Hollister knew his subseabed disposal program was unpopular. It shocked many environmentalists and he dubbed it "dead on arrival" with politicians on Capitol Hill, who feared their constituents would view them as supporting "nuking the oceans." But he continued to press for research funds from the Department of Energy's neglected and now-defunct Office of Subseabed Disposal, convinced that our responsibility to future life on the planet includes formulating the best possible disposal plan for radioactive waste in the subseabed. The Department of Energy and Congress's funding priorities, however, lay with Yucca Mountain.
John Kelly, an expert in nuclear and hazardous waste disposal, made the Washington briefing rounds with Hollister and spoke at the memorial service at Woods Hole for his close friend. He told a gathering of some 300 celebrating Charley Hollister's life that "never was there a better fit between man and idea," and called Hollister's concept "scientifically sound, technically elegant, beautifully simple"—and politically incorrect. Kelly predicted that its scientific and technical merits eventually will overcome political obstacles, adding his belief that some day ships will be carrying nuclear waste for safe burial deep in the seabed.

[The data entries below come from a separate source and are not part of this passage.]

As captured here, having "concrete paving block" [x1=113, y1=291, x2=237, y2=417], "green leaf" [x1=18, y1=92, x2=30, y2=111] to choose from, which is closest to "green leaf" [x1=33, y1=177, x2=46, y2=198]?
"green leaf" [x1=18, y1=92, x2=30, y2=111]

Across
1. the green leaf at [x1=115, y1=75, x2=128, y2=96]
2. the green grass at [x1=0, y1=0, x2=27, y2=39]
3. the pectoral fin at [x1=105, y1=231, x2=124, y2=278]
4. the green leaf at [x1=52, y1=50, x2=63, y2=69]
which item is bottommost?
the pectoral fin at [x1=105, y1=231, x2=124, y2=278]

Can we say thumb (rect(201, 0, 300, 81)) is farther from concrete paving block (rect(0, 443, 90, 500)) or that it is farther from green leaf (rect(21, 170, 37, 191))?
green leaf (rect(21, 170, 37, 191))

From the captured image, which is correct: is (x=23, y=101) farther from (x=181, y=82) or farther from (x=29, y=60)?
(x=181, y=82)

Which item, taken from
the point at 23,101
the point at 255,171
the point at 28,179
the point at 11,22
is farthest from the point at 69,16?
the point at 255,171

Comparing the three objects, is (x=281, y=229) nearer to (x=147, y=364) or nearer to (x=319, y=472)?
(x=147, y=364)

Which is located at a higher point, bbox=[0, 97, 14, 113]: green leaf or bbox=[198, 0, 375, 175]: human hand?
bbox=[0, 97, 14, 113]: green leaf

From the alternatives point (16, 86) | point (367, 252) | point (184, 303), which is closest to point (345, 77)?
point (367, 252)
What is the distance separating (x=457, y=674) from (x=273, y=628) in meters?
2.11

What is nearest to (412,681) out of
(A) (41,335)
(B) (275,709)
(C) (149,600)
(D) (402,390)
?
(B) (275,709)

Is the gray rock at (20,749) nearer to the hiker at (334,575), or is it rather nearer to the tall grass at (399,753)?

Perhaps the Kursk's nuclear reactors will be the first, and this could pave the way for disposing of the increasingly dangerous reactors on board idled and decaying submarines in the Russian Navy. As a supportive step, the United States could reestablish the Office of Sunseabed Disposal within the Department of Energy and fund it to take on a pilot project such as studying the littered wreckage of the K-219, sharing the knowledge with the Russians.
Charley Hollister intentionally lived on the edge and saw things differently from most of us. When I first interviewed him in 1973 he said that he rarely climbed a mountain over someone else's route. "The time is too precious," he said. "Better a new route, or better yet, a new mountain." Whether climbing mountains or exploring the ocean's depths, he pursued knowledge from new perspectives with vision, humor, and determination. As John Kelly said, "He knew the subseabed idea was ahead of its time but he refused to give it up." Given the Kursk disaster, perhaps its time has come.
Michael Schofield is a former journalist who covered the search for the downed nuclear submarine USS Thresher (SSN-593) in 1963. He later managed Woods Hole Oceanographic's news and information office and retired from the State Department in 1996.